Task statement
Swap "camera" for "viewer" in the data, beginning at the first line and stopping after the line that contains "659 centimetres". Give back only those lines, with nothing else changed.

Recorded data
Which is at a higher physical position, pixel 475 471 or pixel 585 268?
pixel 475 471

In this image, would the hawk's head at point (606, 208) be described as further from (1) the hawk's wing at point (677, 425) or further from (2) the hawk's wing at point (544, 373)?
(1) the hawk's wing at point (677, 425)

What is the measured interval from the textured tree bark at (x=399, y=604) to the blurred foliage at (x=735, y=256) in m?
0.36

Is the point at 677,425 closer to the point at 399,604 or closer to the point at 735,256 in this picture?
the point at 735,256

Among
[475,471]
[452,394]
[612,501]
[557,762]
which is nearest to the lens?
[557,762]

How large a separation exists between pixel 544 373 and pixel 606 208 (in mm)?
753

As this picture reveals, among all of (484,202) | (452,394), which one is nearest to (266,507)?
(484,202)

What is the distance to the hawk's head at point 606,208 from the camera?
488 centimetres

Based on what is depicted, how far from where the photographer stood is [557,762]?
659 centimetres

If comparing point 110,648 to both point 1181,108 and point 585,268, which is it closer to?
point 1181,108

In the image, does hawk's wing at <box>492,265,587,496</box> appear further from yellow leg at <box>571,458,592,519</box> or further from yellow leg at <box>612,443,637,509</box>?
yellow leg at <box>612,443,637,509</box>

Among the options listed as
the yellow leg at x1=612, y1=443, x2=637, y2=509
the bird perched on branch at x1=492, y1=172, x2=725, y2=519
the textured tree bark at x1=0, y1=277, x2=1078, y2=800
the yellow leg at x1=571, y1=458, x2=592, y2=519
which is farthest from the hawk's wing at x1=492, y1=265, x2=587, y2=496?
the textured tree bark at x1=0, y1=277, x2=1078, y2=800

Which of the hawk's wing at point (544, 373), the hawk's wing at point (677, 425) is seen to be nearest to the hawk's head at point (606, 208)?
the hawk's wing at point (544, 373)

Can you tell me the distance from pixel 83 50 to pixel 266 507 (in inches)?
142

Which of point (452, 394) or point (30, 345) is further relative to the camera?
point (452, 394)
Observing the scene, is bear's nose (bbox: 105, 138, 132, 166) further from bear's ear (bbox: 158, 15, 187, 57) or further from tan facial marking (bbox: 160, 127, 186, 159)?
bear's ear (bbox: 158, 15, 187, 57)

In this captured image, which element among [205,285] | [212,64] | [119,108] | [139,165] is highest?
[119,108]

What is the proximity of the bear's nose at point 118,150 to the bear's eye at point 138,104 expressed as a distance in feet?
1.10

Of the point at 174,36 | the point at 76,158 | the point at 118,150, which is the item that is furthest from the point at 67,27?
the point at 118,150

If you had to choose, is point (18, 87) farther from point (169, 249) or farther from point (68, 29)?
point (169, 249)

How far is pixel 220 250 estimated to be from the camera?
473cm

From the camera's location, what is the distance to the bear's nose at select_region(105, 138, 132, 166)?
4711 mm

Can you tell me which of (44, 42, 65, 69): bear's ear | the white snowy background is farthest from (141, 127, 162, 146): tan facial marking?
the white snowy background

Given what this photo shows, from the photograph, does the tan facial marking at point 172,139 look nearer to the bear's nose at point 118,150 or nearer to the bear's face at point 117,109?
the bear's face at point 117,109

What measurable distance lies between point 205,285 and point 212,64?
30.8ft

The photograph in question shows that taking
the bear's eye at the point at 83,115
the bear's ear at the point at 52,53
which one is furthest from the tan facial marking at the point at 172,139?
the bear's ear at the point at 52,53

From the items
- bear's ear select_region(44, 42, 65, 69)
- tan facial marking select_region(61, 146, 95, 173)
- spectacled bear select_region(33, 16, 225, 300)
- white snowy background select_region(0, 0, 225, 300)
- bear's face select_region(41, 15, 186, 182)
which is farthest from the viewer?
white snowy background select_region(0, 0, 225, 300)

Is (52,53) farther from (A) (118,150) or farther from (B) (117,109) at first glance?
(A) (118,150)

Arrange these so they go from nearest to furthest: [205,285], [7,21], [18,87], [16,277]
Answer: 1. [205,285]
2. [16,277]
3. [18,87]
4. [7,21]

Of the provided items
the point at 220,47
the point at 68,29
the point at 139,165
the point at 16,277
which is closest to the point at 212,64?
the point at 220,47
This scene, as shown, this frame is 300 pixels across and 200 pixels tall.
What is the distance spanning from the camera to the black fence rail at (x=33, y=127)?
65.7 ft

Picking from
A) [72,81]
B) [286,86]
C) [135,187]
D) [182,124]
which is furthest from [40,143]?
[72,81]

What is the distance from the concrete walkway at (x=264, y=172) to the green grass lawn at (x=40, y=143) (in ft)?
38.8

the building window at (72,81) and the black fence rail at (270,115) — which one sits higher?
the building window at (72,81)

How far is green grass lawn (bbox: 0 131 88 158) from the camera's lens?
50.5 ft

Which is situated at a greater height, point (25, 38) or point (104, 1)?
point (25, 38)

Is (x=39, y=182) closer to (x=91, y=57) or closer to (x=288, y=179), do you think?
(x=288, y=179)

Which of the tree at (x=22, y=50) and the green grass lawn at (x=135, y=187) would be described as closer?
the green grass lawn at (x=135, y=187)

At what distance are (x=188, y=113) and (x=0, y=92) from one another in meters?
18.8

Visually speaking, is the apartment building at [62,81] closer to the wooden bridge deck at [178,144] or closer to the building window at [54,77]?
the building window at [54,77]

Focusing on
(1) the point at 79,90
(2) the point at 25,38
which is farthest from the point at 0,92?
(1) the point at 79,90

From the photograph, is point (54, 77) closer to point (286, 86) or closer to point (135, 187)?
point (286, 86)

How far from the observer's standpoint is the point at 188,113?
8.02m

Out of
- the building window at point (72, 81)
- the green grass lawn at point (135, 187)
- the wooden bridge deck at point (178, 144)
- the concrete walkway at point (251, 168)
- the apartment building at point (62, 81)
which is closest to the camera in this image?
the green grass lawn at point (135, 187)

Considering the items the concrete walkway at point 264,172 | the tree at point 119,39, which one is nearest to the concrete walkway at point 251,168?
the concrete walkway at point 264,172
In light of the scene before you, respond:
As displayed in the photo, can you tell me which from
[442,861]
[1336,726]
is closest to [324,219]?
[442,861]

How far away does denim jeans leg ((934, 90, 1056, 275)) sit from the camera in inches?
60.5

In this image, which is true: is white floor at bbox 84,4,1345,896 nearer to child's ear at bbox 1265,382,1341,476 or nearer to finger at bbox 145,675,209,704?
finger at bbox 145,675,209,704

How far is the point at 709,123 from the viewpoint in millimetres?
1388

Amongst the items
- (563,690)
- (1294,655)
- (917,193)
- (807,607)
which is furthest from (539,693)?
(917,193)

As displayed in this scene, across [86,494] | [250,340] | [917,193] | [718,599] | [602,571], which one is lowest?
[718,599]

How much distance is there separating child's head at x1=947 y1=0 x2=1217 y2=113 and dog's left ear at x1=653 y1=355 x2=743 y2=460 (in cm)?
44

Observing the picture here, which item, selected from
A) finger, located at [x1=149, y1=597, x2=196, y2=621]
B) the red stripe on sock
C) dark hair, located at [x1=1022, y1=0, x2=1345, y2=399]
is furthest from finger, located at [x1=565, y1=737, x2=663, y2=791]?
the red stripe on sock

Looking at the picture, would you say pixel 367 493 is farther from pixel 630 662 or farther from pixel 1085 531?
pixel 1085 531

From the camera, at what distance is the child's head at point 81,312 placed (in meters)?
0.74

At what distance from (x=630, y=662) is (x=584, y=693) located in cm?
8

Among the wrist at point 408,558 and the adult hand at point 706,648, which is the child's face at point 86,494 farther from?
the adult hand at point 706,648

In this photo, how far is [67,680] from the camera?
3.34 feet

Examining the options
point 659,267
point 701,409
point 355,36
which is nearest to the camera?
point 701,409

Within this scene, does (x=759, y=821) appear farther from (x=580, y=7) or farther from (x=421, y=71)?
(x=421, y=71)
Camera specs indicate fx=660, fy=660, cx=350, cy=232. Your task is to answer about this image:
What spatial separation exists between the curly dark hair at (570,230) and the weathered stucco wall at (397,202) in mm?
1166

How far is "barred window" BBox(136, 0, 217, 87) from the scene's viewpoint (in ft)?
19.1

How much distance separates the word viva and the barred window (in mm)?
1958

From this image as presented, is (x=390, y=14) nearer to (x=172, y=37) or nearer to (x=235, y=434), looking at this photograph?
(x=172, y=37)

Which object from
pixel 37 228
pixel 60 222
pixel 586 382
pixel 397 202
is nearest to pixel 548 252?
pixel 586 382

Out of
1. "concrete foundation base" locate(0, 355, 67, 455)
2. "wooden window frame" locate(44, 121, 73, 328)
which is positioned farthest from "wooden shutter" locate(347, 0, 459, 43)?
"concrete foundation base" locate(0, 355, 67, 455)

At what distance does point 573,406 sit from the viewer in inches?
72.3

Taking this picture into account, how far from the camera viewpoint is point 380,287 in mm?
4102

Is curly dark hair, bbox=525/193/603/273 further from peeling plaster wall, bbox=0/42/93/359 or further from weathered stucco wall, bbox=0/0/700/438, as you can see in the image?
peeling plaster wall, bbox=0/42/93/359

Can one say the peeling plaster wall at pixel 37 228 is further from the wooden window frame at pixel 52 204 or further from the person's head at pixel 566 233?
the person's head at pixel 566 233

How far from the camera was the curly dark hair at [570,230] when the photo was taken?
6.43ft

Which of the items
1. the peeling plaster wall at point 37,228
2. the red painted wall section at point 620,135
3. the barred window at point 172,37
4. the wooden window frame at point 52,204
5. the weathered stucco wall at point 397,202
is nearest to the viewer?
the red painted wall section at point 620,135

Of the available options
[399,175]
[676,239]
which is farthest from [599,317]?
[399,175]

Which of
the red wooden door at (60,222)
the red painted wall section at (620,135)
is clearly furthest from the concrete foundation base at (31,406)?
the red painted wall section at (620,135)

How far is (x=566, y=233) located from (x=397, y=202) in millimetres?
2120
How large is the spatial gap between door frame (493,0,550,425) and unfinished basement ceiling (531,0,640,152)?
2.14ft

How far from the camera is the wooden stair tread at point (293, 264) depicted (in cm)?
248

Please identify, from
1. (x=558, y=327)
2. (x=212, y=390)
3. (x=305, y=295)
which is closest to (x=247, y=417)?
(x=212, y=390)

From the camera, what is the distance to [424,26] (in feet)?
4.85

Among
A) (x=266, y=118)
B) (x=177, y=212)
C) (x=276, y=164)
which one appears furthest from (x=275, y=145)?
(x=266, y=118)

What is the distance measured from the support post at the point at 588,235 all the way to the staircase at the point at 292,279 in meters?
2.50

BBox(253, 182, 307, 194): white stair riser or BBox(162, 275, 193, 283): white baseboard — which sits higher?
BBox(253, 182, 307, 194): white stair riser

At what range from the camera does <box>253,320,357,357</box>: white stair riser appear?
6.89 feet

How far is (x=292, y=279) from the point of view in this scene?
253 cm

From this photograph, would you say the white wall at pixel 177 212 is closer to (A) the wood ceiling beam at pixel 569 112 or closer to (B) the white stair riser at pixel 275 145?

Completed exercise
Which is at a higher physical position, pixel 475 471 or pixel 585 268?
pixel 475 471

In this image, would the hawk's head at point (606, 208) be described as further from (1) the hawk's wing at point (677, 425) or further from (2) the hawk's wing at point (544, 373)?
(1) the hawk's wing at point (677, 425)

What is the measured interval from the textured tree bark at (x=399, y=604) to the blurred foliage at (x=735, y=256) in m?
0.36

Is the point at 677,425 closer to the point at 399,604 or closer to the point at 735,256 in this picture?
the point at 735,256

Among
[475,471]
[452,394]
[612,501]
[557,762]
which is nearest to the lens?
[557,762]

How large a separation exists between pixel 544 373 and pixel 606 208 (in mm)?
753

As this picture reveals, among all of (484,202) | (452,394), which one is nearest to (266,507)?
(484,202)

What is the distance to the hawk's head at point 606,208 from the viewer?
488 centimetres

Based on what is depicted, how far from where the photographer stood is [557,762]?
659 centimetres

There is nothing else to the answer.